Open arunmk opened 4 years ago
I have tried various options including using a transport, trying to read all 1.1GB at once without chunking etc. They are all in a similar ballpark and very slow compared to gsutil. Also initially tried with v2.1.0 and that was also taking similar times.
@petedannemann Are you able to investigate?
pytest integration-tests/test_gcs.py::test_gcs_performance
--------------------------------------------- benchmark: 1 tests --------------------------------------------
Name (time in s) Min Max Mean StdDev Median IQR Outliers OPS Rounds Iterations
-------------------------------------------------------------------------------------------------------------
test_gcs_performance 2.1291 2.2363 2.1769 0.0431 2.1742 0.0688 2;0 0.4594 5 1
-------------------------------------------------------------------------------------------------------------
Yep, this is much slower than it should be. I remember running initial benchmarks during development and seeing numbers much lower than this. I'm not sure if something has changed in the code or if my memory is failing me / I ran improper benchmarks, but these numbers are definitely unacceptable. I can try to do some profiling soon to figure out where the bottlenecks are.
pytest --benchmark-cprofile=tottime integration-tests/test_gcs.py::test_gcs_performance
ncalls tottime percall cumtime percall filename:lineno(function)
930 1.3052 0.0014 1.3052 0.0014 ~:0(<method 'read' of '_ssl._SSLSocket' objects>)
5 0.3016 0.0603 0.3016 0.0603 ~:0(<method 'do_handshake' of '_ssl._SSLSocket' objects>)
5 0.2555 0.0511 0.2555 0.0511 ~:0(<method 'connect' of '_socket.socket' objects>)
12 0.1437 0.0120 0.1437 0.0120 ~:0(<method 'write' of '_ssl._SSLSocket' objects>)
5 0.0599 0.0120 0.0599 0.0120 ~:0(<method 'load_verify_locations' of '_ssl._SSLContext' objects>)
Seems like reading is the bottleneck and writing is performing fine. Since we have so many calls to read from sockets it seems like buffering for reads is probably broken.
Hi @petedannemann have you had a chance to look into this more? We are hoping to use smart_open as soon as this is figured out. Thanks!
Hi @petedannemann have you had a chance to look into this more? We are hoping to use smart_open as soon as this is figured out. Thanks!
I don't have time right now to work on this. Feel free to look at it yourself. If you want an alternative, I'd suggest gcsfs
Follow up on this. Buffering works as intended. I tested this by adding some logging to smart_open.gcs._RawReader
def _download_blob_chunk(self, size):
start = position = self._position
if position == self._size:
#
# When reading, we can't seek to the first byte of an empty file.

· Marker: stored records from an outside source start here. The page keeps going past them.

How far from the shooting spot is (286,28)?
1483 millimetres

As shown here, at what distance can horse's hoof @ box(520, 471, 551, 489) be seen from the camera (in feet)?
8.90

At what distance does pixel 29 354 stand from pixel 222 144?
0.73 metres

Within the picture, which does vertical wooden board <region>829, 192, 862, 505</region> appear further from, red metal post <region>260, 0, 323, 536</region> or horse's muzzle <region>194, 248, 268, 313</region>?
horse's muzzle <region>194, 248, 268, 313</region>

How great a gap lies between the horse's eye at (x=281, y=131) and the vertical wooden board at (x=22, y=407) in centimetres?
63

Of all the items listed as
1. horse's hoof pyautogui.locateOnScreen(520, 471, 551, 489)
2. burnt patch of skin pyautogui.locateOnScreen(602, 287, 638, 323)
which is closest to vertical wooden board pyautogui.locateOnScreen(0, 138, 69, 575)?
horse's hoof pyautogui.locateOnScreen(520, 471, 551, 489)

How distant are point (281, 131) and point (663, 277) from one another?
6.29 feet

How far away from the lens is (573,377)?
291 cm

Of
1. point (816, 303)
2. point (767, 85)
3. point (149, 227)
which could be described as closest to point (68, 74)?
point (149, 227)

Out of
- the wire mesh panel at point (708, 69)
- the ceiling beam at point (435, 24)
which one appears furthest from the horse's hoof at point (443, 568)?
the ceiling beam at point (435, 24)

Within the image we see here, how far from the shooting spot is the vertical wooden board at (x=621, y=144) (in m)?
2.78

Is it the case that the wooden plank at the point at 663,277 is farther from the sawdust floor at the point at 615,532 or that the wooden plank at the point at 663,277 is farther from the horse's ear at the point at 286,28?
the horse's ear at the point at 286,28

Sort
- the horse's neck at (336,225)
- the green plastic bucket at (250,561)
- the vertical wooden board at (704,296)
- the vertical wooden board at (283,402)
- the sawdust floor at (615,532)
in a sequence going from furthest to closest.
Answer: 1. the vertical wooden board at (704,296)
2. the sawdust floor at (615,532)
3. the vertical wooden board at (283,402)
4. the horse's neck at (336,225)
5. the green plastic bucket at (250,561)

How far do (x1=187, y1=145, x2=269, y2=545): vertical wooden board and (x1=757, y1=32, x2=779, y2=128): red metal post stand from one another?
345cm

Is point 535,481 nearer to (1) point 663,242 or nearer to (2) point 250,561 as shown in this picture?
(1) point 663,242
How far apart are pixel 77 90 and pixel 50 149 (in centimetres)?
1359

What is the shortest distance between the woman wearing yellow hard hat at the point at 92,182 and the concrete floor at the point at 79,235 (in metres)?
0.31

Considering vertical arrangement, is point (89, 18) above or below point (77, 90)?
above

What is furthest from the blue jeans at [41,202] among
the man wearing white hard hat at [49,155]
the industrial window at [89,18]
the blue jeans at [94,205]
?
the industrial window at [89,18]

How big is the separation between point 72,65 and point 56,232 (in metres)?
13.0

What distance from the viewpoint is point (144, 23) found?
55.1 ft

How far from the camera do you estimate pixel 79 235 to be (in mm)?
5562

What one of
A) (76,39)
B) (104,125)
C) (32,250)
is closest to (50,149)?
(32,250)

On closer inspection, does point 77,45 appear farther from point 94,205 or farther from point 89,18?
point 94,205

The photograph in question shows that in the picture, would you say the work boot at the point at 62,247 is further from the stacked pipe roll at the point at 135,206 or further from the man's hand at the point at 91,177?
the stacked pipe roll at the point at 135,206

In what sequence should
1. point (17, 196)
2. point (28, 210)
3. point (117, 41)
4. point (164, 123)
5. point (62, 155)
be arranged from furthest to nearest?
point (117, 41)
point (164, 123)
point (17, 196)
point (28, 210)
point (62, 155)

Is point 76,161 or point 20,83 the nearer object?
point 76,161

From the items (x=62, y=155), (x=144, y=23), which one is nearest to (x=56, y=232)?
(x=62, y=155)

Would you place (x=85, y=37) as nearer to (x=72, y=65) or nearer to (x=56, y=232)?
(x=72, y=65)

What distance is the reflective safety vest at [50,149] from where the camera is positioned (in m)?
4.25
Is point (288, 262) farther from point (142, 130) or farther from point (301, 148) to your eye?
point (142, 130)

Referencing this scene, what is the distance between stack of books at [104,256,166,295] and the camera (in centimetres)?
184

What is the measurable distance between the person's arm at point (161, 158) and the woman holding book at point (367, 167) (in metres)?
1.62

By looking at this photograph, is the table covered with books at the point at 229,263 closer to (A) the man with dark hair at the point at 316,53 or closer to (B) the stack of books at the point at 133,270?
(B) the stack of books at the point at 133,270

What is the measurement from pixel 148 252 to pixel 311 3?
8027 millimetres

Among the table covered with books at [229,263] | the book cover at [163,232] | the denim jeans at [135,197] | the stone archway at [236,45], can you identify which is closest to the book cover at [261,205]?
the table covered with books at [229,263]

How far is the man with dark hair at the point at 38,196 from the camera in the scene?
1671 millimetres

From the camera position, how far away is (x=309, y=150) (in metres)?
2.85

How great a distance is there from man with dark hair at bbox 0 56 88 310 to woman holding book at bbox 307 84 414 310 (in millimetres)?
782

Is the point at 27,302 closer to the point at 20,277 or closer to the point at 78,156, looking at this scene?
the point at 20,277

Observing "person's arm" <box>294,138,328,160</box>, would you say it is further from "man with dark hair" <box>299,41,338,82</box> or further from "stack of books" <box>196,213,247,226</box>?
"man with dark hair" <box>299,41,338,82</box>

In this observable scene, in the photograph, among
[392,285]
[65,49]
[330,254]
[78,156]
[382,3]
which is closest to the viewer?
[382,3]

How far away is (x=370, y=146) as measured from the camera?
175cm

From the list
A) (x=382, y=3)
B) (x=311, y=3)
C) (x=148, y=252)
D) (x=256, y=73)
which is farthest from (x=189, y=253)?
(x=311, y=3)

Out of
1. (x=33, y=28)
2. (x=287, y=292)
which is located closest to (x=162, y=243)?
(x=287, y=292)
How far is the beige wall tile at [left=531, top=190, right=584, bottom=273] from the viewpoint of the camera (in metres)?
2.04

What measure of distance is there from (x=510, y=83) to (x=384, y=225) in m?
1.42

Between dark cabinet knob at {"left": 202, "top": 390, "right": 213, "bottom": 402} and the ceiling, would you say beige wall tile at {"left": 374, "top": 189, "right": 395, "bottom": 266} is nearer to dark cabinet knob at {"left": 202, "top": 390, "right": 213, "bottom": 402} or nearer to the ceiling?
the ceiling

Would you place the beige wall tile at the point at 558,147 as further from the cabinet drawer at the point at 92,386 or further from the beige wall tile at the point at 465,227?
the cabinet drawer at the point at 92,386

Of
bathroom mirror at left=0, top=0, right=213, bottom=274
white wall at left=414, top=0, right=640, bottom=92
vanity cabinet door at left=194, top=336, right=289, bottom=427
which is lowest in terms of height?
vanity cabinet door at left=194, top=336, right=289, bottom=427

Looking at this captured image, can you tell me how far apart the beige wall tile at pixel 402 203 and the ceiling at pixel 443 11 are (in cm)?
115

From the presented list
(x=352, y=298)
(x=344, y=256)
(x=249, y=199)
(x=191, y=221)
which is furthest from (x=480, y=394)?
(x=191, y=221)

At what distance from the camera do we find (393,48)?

# Similarly, we can't seek past the last byte. Do nothing here.
#
binary = b''
elif size == -1:
logger.info("downloaded")
binary = self._blob.download_as_bytes(start=start)
else:
end = position + size
logger.info(f"downloaded from bytes {start} to {end}")
binary = self._blob.download_as_bytes(start=start, end=end)
return binary
When reading a large file I see:
INFO smart_open.gcs:gcs.py:195 downloaded from bytes 0 to 262144
INFO smart_open.gcs:gcs.py:195 downloaded from bytes 262144 to 524288
INFO smart_open.gcs:gcs.py:195 downloaded from bytes 524288 to 786432
INFO smart_open.gcs:gcs.py:195 downloaded from bytes 786432 to 1048576
INFO smart_open.gcs:gcs.py:195 downloaded from bytes 1048576 to 1310720
...
Note that @arunmk seemed to be using min_part_size
instead of buffer_size
so I'm not sure his benchmarking actually tested without buffering. @arunmk can you try again with using the buffer_size
param?
Note that comparing speeds to gsutil is not an apples to apples comparison. gsutil almost certainly using gRPC to download the file over a streaming connection.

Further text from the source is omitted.